Dataset extract below:

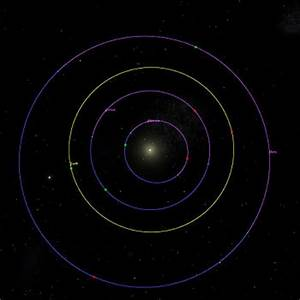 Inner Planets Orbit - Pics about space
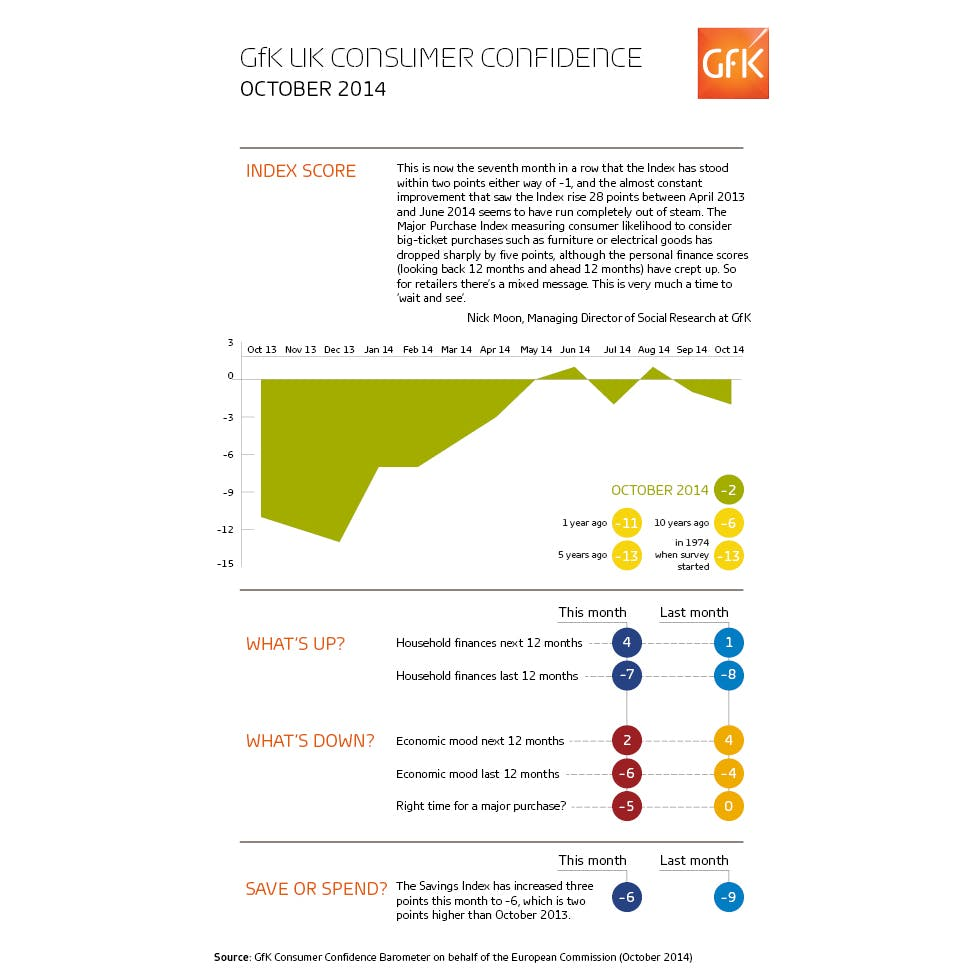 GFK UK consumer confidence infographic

End of Dataset extract.
Dataset extract below:

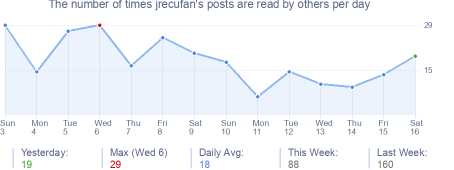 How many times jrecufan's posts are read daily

End of Dataset extract.
Dataset extract below:

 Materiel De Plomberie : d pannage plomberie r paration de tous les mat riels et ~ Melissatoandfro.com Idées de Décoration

End of Dataset extract.

*Exercise objective*. Keep to the lines above from the line with "Inner Planets Orbit - Pics about space" to the line with "GFK UK consumer confidence infographic", and set down exactly those, inclusive, with nothing else and every picture left out.

*Solution to the problem*.
 Inner Planets Orbit - Pics about space
 GFK UK consumer confidence infographic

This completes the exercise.